About 10 years ago, I was working on a site that served several hundred million non-crawler hits a month. Many of our millions of pages had their content change multiple times a day. Because of the popularity and frequent changes, the crawlers hit us constantly... crawlers accounted for ~90% of our traffic - billions of hits per month. Bing was ~70% of the crawler traffic and Google was ~25% of it. We noticed it because Bing quickly became very aggressive about crawling, exposing some of our scaling limits as they doubled our already significant traffic in a few short months.

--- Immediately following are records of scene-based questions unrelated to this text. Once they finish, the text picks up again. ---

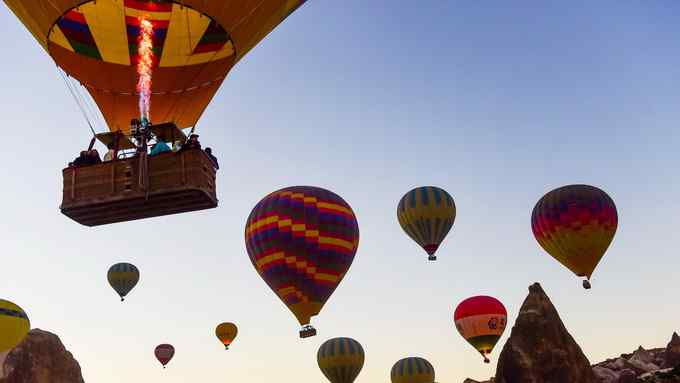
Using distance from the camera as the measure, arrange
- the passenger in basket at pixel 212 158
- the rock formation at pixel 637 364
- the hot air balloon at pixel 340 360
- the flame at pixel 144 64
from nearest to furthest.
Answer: the passenger in basket at pixel 212 158 → the flame at pixel 144 64 → the hot air balloon at pixel 340 360 → the rock formation at pixel 637 364

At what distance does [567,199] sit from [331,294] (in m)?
11.1

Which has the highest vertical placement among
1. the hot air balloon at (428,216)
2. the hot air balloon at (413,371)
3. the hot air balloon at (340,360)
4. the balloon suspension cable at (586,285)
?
the hot air balloon at (428,216)

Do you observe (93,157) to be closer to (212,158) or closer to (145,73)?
(212,158)

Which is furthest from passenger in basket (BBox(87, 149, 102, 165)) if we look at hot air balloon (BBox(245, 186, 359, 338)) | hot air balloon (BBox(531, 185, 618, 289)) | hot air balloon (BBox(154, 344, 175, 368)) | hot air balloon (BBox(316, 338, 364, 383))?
hot air balloon (BBox(154, 344, 175, 368))

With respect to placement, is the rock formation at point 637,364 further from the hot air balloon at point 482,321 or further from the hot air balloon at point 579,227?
the hot air balloon at point 579,227

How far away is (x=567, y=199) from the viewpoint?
29672 millimetres

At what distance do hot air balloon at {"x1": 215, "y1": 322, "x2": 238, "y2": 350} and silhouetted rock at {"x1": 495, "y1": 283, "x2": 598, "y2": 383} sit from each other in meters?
20.8

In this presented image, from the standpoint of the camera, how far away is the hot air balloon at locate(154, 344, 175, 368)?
47328 millimetres

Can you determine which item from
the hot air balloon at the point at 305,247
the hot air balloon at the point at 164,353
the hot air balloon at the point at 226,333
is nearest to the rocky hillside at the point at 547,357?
the hot air balloon at the point at 226,333

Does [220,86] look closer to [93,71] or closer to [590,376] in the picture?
[93,71]

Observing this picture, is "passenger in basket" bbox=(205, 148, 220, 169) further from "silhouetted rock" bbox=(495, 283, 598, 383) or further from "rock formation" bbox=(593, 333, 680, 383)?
"silhouetted rock" bbox=(495, 283, 598, 383)

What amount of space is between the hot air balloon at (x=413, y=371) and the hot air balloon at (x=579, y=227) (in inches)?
616

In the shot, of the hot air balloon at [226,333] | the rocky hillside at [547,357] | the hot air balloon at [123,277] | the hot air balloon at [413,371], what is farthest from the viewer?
the rocky hillside at [547,357]

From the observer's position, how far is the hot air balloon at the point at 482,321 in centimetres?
3550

I was working on the system that picked ads to show on our pages (we had our own internal ad system, doing targeting based on our own data). This was the most computationally intensive part of serving our pages and the ads were embedded directly in the HTML of the page. When we realized that 90% of our ad pick infrastructure was dedicated to feeding the crawlers, we immediately thought of turning ads off for them (we never billed advertisers for them anyway). But hiding the ads seemed to go directly against the spirit of Google's policy of showing their crawlers the same content.
Among other things, we ended up disabling almost all targeting and showing crawlers random ads that roughly fit the page. This dropped our ad pick infra costs by nearly 80%, saving 6-figures a month. It also let us take a step back to decide where we could make long term investments in our infra rather than being overwhelmed with quick fixes to keep the crawlers fed.
This kind of thing is what people are missing when they wonder why a company needs more than a few engineers - after all, someone could duplicate the core functionality of the product in 100 lines of code. At sufficient scale, it takes real engineering just to handle the traffic from the crawlers so they can send you more users. There are an untold number of other things like this that have to be handled at scale, but that are hard to imagine if you haven't worked at similar scale.
Seems like a natural consequence of having "millions of pages", if you think about it? You might have a lot of users, but they're only looking at what they want to look at. The crawlers are hitting every single link, revisiting all the links they've seen before, their traffic scales differently.
I think you’re right. At first I thought “crawlers are actually creating large amounts of spam requests” but this is just the way a searchable web functions. The crawlers are just building the index of the internet.
Maybe Google needs to implement an API where you can notify it when a page on your site has changed. That should cut down on redundant crawls a lot, eh?
We very much wanted this! We had people that were ex-Google and ex-Bing who reached out to former colleagues, but nothing came of it. You'd think it would be in their interest, too.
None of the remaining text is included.